### Information shown
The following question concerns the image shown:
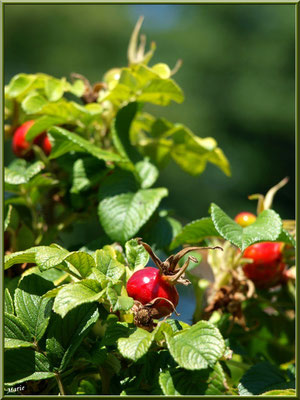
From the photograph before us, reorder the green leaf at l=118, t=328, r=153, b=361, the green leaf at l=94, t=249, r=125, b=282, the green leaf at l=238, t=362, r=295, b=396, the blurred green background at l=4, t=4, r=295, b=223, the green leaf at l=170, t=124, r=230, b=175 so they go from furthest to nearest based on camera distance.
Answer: the blurred green background at l=4, t=4, r=295, b=223 < the green leaf at l=170, t=124, r=230, b=175 < the green leaf at l=238, t=362, r=295, b=396 < the green leaf at l=94, t=249, r=125, b=282 < the green leaf at l=118, t=328, r=153, b=361

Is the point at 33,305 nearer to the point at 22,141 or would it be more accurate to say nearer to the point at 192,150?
the point at 22,141

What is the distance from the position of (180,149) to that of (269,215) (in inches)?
14.8

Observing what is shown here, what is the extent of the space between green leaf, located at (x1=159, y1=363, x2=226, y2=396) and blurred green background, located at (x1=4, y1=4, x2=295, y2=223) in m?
7.44

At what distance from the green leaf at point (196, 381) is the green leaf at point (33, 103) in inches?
23.6

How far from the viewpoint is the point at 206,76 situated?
9.07 m

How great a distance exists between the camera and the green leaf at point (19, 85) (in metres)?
1.13

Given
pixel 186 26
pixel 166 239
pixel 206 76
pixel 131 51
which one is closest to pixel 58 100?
pixel 131 51

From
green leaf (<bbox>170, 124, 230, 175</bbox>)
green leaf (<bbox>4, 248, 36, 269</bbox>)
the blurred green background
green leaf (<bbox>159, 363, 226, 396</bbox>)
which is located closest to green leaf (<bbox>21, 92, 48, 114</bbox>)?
green leaf (<bbox>170, 124, 230, 175</bbox>)

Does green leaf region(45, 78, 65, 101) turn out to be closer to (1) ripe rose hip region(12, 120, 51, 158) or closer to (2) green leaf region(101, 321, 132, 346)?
(1) ripe rose hip region(12, 120, 51, 158)

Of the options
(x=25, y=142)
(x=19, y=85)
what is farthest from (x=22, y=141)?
(x=19, y=85)

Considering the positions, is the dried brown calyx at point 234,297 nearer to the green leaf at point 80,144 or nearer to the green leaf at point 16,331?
the green leaf at point 80,144

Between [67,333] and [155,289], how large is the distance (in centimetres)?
13

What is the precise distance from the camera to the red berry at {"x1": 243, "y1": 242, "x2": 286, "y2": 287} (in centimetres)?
109

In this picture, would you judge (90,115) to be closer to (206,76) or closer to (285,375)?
(285,375)
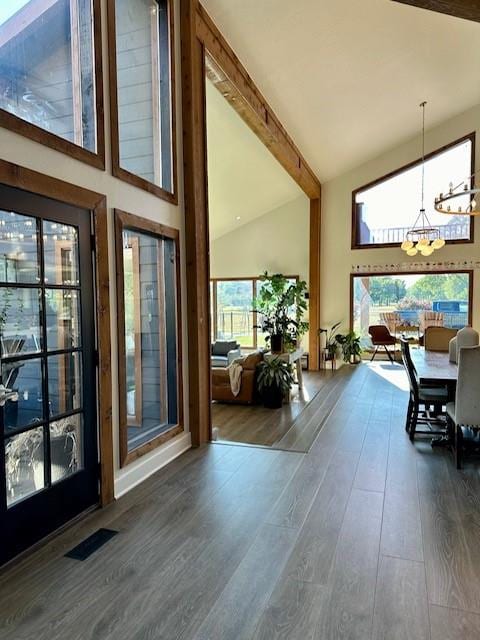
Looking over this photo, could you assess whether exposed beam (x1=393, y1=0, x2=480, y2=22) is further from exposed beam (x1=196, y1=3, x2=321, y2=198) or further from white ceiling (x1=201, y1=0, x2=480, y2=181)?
exposed beam (x1=196, y1=3, x2=321, y2=198)

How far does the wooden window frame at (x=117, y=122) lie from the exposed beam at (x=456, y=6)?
6.14 ft

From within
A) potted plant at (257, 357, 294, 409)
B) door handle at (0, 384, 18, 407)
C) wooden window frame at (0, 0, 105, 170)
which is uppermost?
wooden window frame at (0, 0, 105, 170)

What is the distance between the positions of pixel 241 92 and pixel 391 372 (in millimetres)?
5624

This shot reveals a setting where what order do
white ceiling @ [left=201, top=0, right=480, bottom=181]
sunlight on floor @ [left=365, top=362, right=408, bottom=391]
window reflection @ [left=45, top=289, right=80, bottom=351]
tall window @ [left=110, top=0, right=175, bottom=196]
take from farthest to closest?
sunlight on floor @ [left=365, top=362, right=408, bottom=391] → white ceiling @ [left=201, top=0, right=480, bottom=181] → tall window @ [left=110, top=0, right=175, bottom=196] → window reflection @ [left=45, top=289, right=80, bottom=351]

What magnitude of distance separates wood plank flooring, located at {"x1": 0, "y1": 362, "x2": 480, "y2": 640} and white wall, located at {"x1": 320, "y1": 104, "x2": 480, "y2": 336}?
21.1 feet

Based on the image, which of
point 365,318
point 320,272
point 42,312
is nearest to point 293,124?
point 320,272

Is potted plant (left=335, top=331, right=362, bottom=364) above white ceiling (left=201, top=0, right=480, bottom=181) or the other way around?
the other way around

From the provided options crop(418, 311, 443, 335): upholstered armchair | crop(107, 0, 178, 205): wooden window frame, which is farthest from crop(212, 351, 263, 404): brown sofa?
crop(418, 311, 443, 335): upholstered armchair

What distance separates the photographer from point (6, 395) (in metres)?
2.10

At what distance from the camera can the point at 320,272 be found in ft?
32.1

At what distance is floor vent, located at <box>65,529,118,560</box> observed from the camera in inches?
88.4

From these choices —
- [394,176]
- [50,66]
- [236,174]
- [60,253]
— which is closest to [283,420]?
[60,253]

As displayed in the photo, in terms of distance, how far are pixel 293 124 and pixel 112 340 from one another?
16.6 feet

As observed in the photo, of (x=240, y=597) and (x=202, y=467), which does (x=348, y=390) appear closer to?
(x=202, y=467)
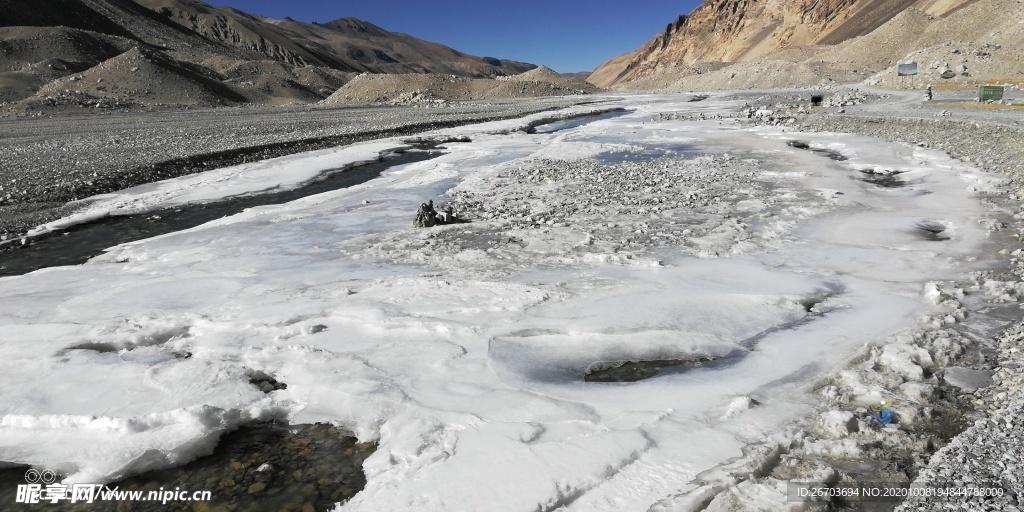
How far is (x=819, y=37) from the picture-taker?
9681 centimetres

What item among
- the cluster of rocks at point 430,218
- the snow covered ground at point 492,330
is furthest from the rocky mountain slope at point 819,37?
the cluster of rocks at point 430,218

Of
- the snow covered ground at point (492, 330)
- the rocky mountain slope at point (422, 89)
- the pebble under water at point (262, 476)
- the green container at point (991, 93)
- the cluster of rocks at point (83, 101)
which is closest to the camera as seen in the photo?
the pebble under water at point (262, 476)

### Given exercise
Copy the items word for word, starting at the line that contains "From these choices —" and ending at the final line of the items, including both of those lines. Leave the pictures out.

### Right answer
From these choices —
- [394,176]
- [50,66]
- [236,174]
- [60,253]
— which is closest to [283,420]?
[60,253]

As displayed in the photo, in terms of distance, how far are pixel 293 124 and pixel 112 340 from one another?
16.6 feet

As observed in the photo, of (x=240, y=597) and (x=202, y=467), which does (x=348, y=390) appear closer to?
(x=202, y=467)
How far is (x=819, y=37) from the picture-taker?
9681 centimetres

What item among
- the cluster of rocks at point 430,218
- the snow covered ground at point 492,330
is furthest from the rocky mountain slope at point 819,37?
the cluster of rocks at point 430,218

Of
- the snow covered ground at point (492, 330)
- the rocky mountain slope at point (422, 89)
- the pebble under water at point (262, 476)
- the green container at point (991, 93)
- the cluster of rocks at point (83, 101)
which is closest to the camera as seen in the photo?
the pebble under water at point (262, 476)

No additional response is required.